Olympian-Style Leadership

The best way to move on is to acknowledge that moving on is hard. She put her disappointment on the table next to reporters’ recorders and let it breathe. [Olympian-Style Leadership] ~Michael Rosenburg, SI

I’m not an athlete, and truth be told, I’m not even a sports fan. But, I’ll admit there is something about Olympic athletes that I find especially compelling. They are hyper-focused. They train intensely for an opportunity that only comes around every four years. For most, all of that intensity culminates in a performance that lasts for mere minutes.

Examples of Olympian-Style Leadership

Skier Mikaela Shiffrin, a highly decorated champion of her craft. Literally, the best in her field. But even the best falter and experience disappointment, as she did this week in the first 11 seconds of the giant slalom. Her response to the media was honest and showed her true character. She didn’t scramble for excuses or things to blame. As the SI reporter stated so vividly, “She put her disappointment on the table next to reporters’ recorders and let it breathe.” It’s hard to imagine a more suitable picture of bold grace.

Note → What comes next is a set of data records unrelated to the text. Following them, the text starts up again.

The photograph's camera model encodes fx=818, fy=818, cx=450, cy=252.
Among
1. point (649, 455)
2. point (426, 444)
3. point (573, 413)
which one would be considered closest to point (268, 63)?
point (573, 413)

Too many leaders think that because of their position, they can never let anyone see them falter. They can never show disappointment in themselves. It takes a hefty dose of bold grace to reveal that while we may be leaders, we are still human.  

Focus and Discipline

Figure skater Nathan Chen and his coach, Rafael Arutyunyan. First, Nathan Chen is the consummate example of discipline. Many did not think it was possible to train and compete on the world stage and simultaneously be a full-time student at Yale studying statistics. Nathan has certainly proven them wrong. His focus and discipline is stunning.

Teach Others to Lead

Then there is Nathan’s coach. While at Yale, Nathan largely trained on his own and would consult via Face Time with his coach. Quoting his coach, Rafael Arutyunyan, “For nine years I have been preparing Nathan for independent work. I wasn’t training him but teaching him to train.” Imagine if leaders took the same approach to developing leaders in their organization—not leading others but teaching them to lead. What bold grace and Olympian-style leadership.

Get Out of the Way

My last example (but the list could go on for some time) is snowboarder Shaun White. When I heard Shaun’s name mentioned the first night of the Olympics, I thought they were referring to him as a commentator. He couldn’t possibly be competing?! I was wrong. Shaun White is competing in his fifth, and final, Olympics. I was struck by a quote from Shaun: “I’m so proud that I helped grow and shape the sport into what it is today. I can’t wait to see where the next generation takes it.”

What struck me about this quote was how I’ve seen so many leaders in organizations not recognize when it’s time to “see where the next generation takes it.” Many times, the most effective thing a leader can do is get out of the way; especially if they have assembled a great team. That requires bold grace.

To Re-cap Examples of Olympian-Style Leadership

  • Deal with disappointment openly and honestly, because you’re going to falter and make mistakes.
  • Focus and discipline helps leaders maintain balance and achieve their goals.
  • Spend less time leading others and more time teaching them to lead.
  • Recognize your contributions, and then get out of the way and cheer-on the next generation.